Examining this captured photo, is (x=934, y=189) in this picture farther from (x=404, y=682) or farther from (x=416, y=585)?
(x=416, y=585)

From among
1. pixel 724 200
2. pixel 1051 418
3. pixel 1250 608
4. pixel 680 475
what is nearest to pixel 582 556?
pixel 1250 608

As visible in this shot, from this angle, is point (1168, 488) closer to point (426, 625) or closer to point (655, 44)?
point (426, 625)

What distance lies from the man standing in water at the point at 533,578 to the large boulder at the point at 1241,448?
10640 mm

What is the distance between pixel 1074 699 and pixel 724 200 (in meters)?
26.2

———

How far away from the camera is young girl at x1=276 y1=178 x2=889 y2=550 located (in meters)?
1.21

———

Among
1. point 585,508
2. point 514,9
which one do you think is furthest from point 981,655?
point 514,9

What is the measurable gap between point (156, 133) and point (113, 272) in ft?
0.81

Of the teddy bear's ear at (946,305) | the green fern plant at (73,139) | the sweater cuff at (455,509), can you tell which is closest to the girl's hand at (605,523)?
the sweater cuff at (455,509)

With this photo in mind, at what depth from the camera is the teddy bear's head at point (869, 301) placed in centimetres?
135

———

• To do: Pick out each line in the entries above that contains the word "which", and copy those lines out.

• Written answer:
which one do you think is furthest from point 981,655?
Of the teddy bear's ear at (946,305) | the green fern plant at (73,139) | the sweater cuff at (455,509), can you tell which is closest to the girl's hand at (605,523)?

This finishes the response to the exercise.